Angelique Kidjo’s ‘reappropriation’ of Talking Heads album receives praise

By Oris Aigbokhaevbolo

Early this month, Beninese artist Angelique Kidjo took to Carnegie Hall in New York. Her mission was a simple one: to reinterpret the classic Remain in Light, the early '80s album by American band Talking Heads.

Angelique Kidjo at Carnegie Hall.  Photo: Facebook
Angelique Kidjo at Carnegie Hall. Photo: Facebook

The album, which was much praised upon its release in 1980, was inducted into the National Recording Registry this year. It is acclaimed to be one of the best albums by an American artist or band.

Drawing influences from rock, pop and African music, the album is acclaimed for its sonic innovation. It is for the same reason—chiefly its African influences—that 37 years later Kidjo elected to reinterpret it in one of its original idioms.

“I fell in love with the Remain in Light album,” she said in an interview before her Carnegie Hall performance. “Brian Eno and Talking Heads understood the magical power of African music but instead of trying to clone it they created their own style based on the hypnotic rhythm patterns of Fela Kuti’s Afrobeat. The cryptic lyrics were also resonating with me.
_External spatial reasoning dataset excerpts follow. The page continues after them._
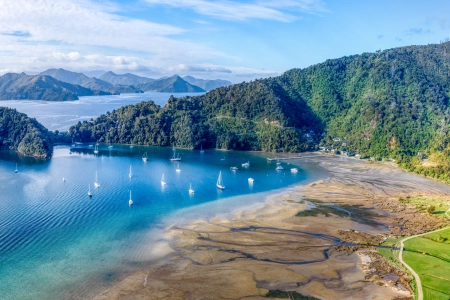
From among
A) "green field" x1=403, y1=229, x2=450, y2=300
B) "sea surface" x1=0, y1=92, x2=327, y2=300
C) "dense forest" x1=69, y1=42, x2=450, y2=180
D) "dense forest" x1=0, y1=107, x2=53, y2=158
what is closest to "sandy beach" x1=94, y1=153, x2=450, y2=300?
"green field" x1=403, y1=229, x2=450, y2=300

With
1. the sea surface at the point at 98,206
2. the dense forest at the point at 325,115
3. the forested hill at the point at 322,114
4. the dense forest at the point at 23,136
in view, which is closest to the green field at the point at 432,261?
the sea surface at the point at 98,206

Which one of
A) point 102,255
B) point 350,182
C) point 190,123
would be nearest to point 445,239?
point 350,182

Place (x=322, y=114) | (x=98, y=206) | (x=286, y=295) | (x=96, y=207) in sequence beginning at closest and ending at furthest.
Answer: (x=286, y=295), (x=96, y=207), (x=98, y=206), (x=322, y=114)

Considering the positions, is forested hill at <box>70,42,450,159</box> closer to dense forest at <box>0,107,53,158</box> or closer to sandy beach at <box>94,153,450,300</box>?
dense forest at <box>0,107,53,158</box>

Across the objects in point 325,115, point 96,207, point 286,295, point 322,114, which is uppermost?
point 322,114

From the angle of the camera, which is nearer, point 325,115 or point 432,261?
point 432,261

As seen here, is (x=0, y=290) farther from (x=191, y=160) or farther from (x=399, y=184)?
(x=399, y=184)

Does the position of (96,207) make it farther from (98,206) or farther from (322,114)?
(322,114)

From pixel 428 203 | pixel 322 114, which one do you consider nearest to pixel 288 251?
pixel 428 203
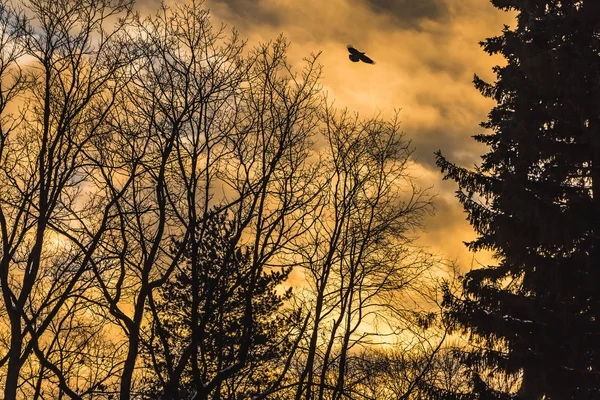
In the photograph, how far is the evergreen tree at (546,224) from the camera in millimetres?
9844

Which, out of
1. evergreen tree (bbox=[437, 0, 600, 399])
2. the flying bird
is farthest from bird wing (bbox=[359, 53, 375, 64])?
evergreen tree (bbox=[437, 0, 600, 399])

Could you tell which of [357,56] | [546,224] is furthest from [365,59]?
[546,224]

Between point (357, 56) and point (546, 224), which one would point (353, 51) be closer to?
point (357, 56)

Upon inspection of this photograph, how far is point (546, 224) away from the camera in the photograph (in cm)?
996

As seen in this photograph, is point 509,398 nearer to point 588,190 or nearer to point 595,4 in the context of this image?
point 588,190

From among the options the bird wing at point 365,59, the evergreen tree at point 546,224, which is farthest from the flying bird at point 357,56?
the evergreen tree at point 546,224

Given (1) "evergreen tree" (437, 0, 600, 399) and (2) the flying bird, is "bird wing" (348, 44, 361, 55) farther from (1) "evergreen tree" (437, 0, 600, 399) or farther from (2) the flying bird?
(1) "evergreen tree" (437, 0, 600, 399)

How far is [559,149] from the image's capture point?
34.9 feet

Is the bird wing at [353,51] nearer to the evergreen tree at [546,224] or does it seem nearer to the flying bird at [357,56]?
the flying bird at [357,56]

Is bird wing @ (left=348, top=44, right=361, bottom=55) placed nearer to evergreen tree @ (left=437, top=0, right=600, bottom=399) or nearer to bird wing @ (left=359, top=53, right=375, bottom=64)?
bird wing @ (left=359, top=53, right=375, bottom=64)

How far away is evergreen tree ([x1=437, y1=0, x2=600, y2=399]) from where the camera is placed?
9844mm

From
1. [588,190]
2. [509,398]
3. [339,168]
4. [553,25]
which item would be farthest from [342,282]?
[553,25]

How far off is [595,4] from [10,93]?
11.0 m

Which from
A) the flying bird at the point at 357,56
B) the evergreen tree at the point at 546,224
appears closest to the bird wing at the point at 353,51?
the flying bird at the point at 357,56
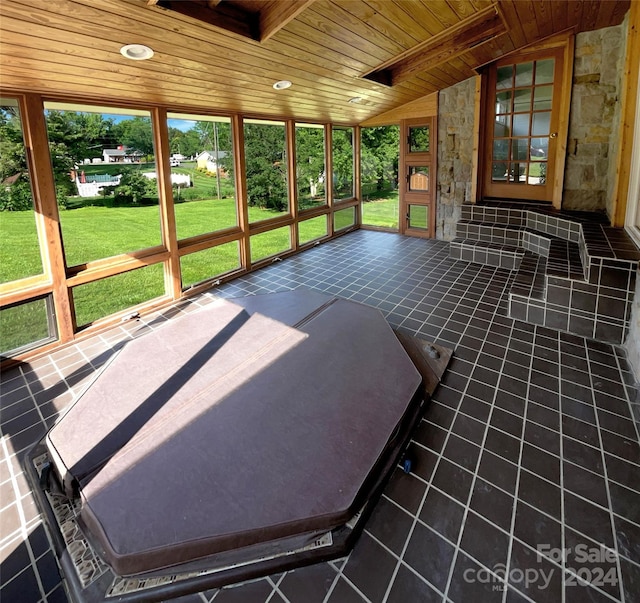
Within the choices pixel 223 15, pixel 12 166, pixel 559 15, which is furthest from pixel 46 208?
pixel 559 15

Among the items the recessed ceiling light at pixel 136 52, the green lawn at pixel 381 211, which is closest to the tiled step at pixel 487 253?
the green lawn at pixel 381 211

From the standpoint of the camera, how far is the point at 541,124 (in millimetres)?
5184

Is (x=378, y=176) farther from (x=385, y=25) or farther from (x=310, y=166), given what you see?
(x=385, y=25)

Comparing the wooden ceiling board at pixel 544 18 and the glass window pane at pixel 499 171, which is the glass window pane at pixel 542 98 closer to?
the wooden ceiling board at pixel 544 18

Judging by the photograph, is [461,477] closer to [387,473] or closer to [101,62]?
[387,473]

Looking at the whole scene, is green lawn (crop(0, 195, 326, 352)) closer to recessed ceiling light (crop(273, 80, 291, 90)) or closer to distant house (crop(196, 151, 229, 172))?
distant house (crop(196, 151, 229, 172))

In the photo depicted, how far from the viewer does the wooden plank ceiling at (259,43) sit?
2.18m

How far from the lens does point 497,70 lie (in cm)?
541

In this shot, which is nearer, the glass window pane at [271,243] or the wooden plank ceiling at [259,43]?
the wooden plank ceiling at [259,43]

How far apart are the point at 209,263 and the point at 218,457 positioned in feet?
11.4

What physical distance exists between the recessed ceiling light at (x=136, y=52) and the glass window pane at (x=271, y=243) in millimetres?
2910

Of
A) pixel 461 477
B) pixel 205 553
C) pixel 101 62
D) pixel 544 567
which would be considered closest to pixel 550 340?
pixel 461 477

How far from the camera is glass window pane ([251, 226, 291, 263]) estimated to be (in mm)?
5648

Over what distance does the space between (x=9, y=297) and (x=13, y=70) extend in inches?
62.5
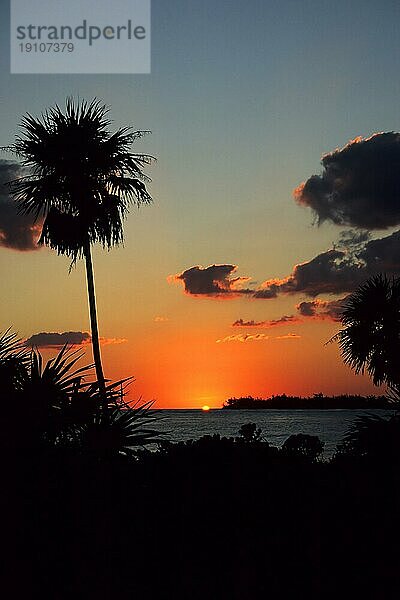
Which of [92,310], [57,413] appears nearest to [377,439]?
[57,413]

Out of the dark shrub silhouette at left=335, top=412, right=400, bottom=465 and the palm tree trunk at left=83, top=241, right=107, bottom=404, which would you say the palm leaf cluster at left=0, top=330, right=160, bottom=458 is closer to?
the dark shrub silhouette at left=335, top=412, right=400, bottom=465

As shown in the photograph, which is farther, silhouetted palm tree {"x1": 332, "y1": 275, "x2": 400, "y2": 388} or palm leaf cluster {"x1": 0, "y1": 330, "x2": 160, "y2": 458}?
silhouetted palm tree {"x1": 332, "y1": 275, "x2": 400, "y2": 388}

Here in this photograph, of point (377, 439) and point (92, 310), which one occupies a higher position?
point (92, 310)

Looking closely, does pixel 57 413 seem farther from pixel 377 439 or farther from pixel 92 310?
pixel 92 310

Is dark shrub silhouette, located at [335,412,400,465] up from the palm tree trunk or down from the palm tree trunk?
down

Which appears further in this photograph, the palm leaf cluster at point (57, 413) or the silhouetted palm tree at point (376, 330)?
the silhouetted palm tree at point (376, 330)

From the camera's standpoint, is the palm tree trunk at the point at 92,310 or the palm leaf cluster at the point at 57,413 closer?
the palm leaf cluster at the point at 57,413

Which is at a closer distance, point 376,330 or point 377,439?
point 377,439

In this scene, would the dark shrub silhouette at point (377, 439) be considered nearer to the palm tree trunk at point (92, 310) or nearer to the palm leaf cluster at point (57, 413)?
the palm leaf cluster at point (57, 413)

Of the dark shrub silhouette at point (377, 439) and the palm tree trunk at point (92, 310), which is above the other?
the palm tree trunk at point (92, 310)

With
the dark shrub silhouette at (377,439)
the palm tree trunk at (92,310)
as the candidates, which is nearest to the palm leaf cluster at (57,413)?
the dark shrub silhouette at (377,439)

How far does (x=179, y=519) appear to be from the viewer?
10.7 metres

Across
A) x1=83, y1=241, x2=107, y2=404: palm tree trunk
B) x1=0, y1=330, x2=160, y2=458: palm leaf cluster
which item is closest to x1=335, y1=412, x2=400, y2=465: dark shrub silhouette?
x1=0, y1=330, x2=160, y2=458: palm leaf cluster

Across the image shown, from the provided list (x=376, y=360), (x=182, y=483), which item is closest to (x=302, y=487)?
(x=182, y=483)
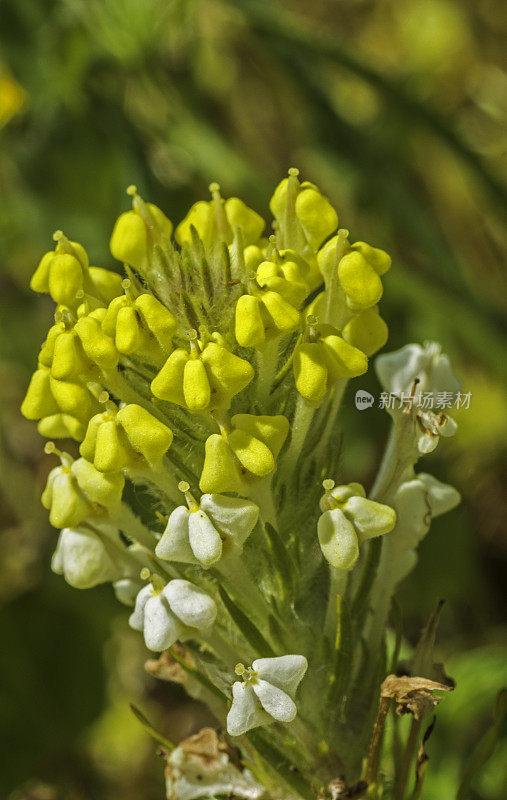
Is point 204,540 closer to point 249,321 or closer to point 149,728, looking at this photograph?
point 249,321

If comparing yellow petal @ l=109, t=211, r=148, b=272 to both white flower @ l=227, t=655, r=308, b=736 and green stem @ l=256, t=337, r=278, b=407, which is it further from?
white flower @ l=227, t=655, r=308, b=736

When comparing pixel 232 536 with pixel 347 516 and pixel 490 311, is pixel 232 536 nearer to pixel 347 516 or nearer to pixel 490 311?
pixel 347 516

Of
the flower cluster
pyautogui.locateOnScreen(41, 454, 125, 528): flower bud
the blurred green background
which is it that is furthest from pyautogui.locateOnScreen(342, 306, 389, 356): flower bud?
the blurred green background

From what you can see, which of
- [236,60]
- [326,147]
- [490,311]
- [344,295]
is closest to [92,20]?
[326,147]

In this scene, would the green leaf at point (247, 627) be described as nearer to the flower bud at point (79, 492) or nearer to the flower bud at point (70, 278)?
the flower bud at point (79, 492)

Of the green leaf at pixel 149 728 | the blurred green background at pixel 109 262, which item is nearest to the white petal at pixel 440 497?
the green leaf at pixel 149 728
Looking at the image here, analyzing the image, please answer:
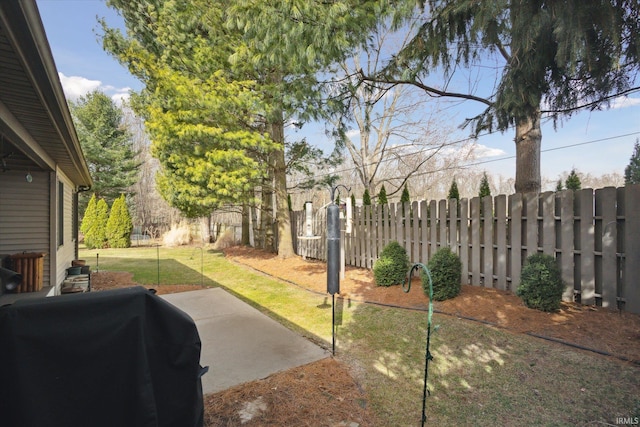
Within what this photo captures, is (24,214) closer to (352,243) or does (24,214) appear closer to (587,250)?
(352,243)

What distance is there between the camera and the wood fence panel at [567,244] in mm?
4103

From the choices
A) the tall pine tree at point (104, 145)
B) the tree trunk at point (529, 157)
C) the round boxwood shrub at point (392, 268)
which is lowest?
the round boxwood shrub at point (392, 268)

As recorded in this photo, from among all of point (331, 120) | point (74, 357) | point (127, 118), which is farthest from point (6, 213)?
point (127, 118)

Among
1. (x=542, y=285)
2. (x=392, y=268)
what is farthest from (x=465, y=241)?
(x=542, y=285)

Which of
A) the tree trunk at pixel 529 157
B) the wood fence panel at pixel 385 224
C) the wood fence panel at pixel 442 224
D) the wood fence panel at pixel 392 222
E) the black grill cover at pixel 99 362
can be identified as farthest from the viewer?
the wood fence panel at pixel 385 224

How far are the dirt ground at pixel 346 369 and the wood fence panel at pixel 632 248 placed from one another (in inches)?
7.7

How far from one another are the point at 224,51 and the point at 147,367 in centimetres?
796

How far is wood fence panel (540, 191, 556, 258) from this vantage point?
4277 mm

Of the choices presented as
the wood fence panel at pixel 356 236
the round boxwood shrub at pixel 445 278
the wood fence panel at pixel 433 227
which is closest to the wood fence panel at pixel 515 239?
the round boxwood shrub at pixel 445 278

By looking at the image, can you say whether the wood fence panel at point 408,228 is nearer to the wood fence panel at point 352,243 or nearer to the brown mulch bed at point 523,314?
the brown mulch bed at point 523,314

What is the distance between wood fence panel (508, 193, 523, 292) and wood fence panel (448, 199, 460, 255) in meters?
A: 0.92

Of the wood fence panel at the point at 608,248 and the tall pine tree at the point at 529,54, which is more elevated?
the tall pine tree at the point at 529,54

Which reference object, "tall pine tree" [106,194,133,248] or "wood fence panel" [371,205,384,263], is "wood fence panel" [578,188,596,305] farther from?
"tall pine tree" [106,194,133,248]

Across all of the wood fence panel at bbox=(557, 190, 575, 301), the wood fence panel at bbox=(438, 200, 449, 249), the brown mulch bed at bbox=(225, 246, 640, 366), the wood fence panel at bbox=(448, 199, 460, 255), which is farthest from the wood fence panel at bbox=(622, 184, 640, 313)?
the wood fence panel at bbox=(438, 200, 449, 249)
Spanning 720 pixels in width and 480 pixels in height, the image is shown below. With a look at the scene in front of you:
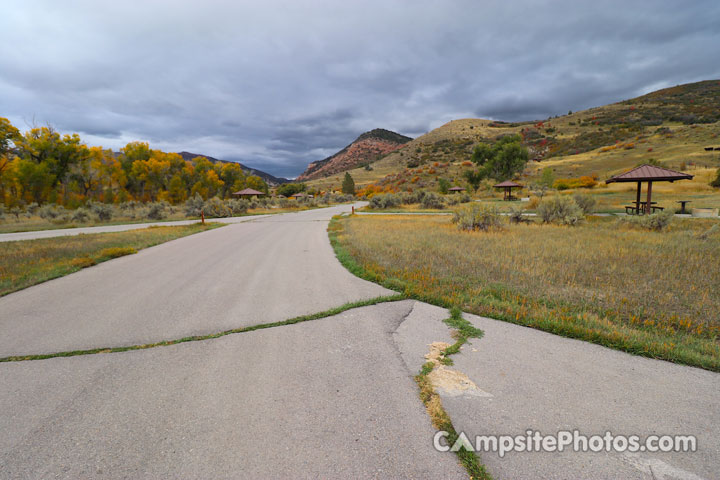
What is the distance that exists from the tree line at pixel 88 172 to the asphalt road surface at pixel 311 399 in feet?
133

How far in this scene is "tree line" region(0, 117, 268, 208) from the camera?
98.6 feet

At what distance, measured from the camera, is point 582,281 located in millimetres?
5387

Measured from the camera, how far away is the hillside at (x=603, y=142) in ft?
132

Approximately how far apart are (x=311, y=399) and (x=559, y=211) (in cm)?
1514

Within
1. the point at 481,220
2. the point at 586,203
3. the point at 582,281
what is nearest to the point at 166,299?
the point at 582,281

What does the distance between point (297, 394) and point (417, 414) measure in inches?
40.6

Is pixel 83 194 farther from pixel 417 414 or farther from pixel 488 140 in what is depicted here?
pixel 488 140

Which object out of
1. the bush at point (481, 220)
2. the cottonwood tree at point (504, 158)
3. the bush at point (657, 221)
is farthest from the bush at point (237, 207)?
the cottonwood tree at point (504, 158)

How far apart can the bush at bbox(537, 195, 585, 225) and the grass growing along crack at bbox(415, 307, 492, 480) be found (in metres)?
12.1

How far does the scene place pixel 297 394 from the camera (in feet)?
8.24

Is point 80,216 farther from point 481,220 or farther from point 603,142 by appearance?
point 603,142

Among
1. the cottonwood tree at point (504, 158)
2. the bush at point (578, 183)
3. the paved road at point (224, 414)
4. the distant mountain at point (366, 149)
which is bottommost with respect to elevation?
the paved road at point (224, 414)

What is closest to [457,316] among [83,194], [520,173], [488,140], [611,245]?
[611,245]

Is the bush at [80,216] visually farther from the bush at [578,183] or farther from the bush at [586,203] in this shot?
the bush at [578,183]
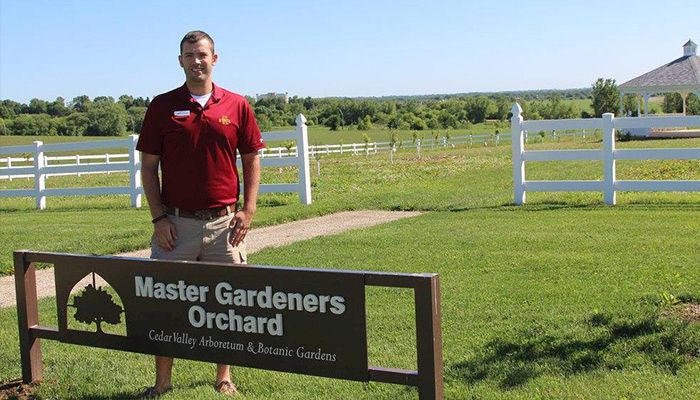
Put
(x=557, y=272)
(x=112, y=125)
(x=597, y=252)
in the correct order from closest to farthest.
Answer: (x=557, y=272)
(x=597, y=252)
(x=112, y=125)

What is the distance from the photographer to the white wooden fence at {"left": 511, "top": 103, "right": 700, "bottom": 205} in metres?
12.5

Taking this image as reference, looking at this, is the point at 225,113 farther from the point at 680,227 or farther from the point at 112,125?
the point at 112,125

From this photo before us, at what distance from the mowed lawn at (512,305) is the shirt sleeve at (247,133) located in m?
1.40

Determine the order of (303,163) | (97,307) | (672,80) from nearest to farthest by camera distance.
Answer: (97,307) → (303,163) → (672,80)

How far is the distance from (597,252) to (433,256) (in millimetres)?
1608

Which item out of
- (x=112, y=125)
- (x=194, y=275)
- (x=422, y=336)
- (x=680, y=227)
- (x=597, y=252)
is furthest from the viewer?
(x=112, y=125)

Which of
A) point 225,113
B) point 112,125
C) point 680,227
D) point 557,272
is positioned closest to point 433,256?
point 557,272

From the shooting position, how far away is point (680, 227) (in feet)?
32.6

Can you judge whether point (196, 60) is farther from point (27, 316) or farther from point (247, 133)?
point (27, 316)

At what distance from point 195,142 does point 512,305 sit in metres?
2.99

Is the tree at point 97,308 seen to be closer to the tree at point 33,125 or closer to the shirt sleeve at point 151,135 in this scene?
the shirt sleeve at point 151,135

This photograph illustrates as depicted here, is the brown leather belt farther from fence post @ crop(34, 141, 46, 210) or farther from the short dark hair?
fence post @ crop(34, 141, 46, 210)

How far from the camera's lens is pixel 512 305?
6578mm

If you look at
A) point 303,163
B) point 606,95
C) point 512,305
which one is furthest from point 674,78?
point 512,305
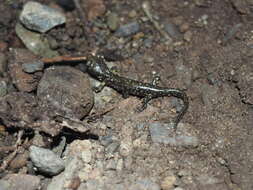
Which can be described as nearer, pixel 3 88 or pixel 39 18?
pixel 3 88

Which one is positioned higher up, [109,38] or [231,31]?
[231,31]

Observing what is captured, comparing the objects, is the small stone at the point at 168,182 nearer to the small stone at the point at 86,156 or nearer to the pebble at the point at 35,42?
the small stone at the point at 86,156

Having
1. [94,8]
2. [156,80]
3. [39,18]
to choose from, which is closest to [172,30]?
[156,80]

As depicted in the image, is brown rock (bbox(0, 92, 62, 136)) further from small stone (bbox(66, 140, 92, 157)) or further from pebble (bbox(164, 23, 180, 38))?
pebble (bbox(164, 23, 180, 38))

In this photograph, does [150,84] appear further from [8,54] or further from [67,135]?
[8,54]

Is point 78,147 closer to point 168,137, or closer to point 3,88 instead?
point 168,137

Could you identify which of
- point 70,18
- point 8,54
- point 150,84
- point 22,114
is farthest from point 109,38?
point 22,114
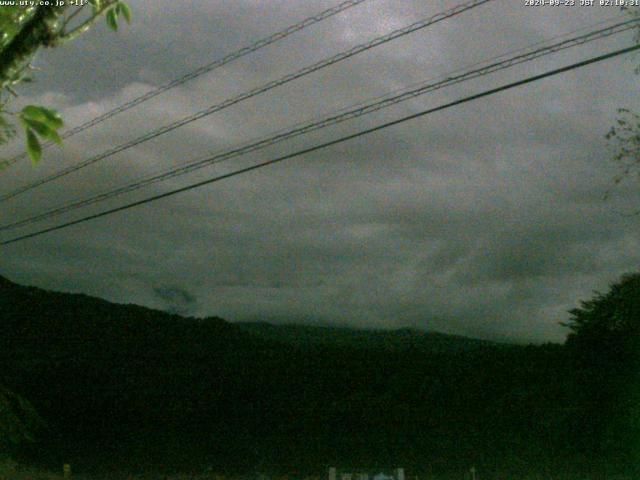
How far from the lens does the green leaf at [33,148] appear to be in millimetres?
2428

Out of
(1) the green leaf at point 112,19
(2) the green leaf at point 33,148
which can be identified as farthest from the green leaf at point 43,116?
(1) the green leaf at point 112,19

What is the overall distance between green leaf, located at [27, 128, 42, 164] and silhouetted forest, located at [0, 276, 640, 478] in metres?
13.9

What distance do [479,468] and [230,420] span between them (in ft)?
20.5

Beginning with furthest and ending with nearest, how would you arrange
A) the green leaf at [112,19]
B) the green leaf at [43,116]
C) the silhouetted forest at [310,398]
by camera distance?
1. the silhouetted forest at [310,398]
2. the green leaf at [112,19]
3. the green leaf at [43,116]

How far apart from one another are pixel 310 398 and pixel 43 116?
51.8 ft

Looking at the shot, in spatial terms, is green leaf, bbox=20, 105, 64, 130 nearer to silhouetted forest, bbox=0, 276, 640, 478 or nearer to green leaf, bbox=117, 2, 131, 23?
green leaf, bbox=117, 2, 131, 23

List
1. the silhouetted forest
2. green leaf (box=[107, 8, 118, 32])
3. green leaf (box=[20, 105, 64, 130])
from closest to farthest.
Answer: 1. green leaf (box=[20, 105, 64, 130])
2. green leaf (box=[107, 8, 118, 32])
3. the silhouetted forest

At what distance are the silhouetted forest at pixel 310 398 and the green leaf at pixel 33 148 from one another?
45.6 feet

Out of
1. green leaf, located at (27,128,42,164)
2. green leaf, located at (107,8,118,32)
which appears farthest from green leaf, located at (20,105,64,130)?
green leaf, located at (107,8,118,32)

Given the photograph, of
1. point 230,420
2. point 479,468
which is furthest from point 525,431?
point 230,420

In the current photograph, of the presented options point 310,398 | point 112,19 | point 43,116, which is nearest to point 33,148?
point 43,116

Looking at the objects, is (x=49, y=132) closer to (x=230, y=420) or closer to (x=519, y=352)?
(x=519, y=352)

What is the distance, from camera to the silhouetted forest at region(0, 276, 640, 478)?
596 inches

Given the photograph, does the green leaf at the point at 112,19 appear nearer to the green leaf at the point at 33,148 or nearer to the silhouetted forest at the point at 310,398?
the green leaf at the point at 33,148
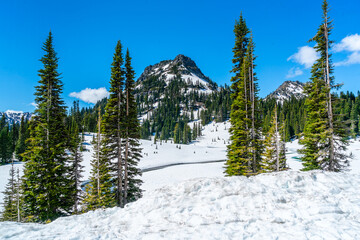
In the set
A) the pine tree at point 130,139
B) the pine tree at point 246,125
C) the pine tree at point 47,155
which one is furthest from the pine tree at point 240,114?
the pine tree at point 47,155

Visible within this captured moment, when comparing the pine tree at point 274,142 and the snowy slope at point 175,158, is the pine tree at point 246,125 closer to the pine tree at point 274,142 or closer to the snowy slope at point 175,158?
the pine tree at point 274,142

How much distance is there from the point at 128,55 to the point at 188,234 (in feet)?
52.3

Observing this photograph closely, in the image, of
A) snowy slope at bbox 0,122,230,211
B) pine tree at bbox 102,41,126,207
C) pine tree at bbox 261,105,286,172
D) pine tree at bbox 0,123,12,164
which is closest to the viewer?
pine tree at bbox 102,41,126,207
Somehow I felt I was hearing, in a strange way, social commentaries on the state of my continent.”

Past this connection from many years ago, Talking Heads is today connected to African music directly. Byrne, the band’s frontman, founded Luaka Bop, a record label with an interest in African music. The establishment is responsible for bringing the music of the late William Onyeabor into the digital era.

Playing Carnegie Hall is the culmination of a long-held aspiration for Kidjo. “You dream about a lot of stuff but there are things that you think are out of reach or you would never be able to do, never be able to achieve,” she told Playbill. “Playing Carnegie Hall was one of them, as was Royal Albert Hall in London and the Sydney Opera House. Those are the prestigious places that are in everybody’s psyche—magnificent places and magical places and spiritual places. So for me, being born in a poor country to a poor family and coming from Africa, to be able to spread the variety of music that we live with and to be able to share it, at Carnegie Hall of all places, is something.”

Byrne joined Kidjo on stage at Carnegie Hall. The singers first met in the early '90s, before the release of Kidjo’s hit song ‘Agolo’ for which she got her first Grammy nomination. His band came to see her play, the first American band to do so. Years after this initial meeting, he wrote about their forthcoming collaboration. “This is what musicians and artists do,” he said. “Stuff gets tossed back and forth. This should be exciting!”

And so it proved. Their performance together, as with the entirety of Kidjo’s reimagination of the decades-old album, has received commendation from members of the New York media, many of whom consider the Talking Heads album an important cultural artifact for the US. Ahead of the performance, the NYPost said, “Angelique Kidjo is about to do some re-appropriation...”

The New Yorker based its praise on the racial aspects of Kidjo’s interpretation. Tagging it “a brilliant return” for the album, its writer wrote about the line-up on stage: "This race-transcending arrangement was transgressive and revelatory.” The New York Times at some length deemed “all of Ms Kidjo’s changes … grounded in affection and ingenuity.”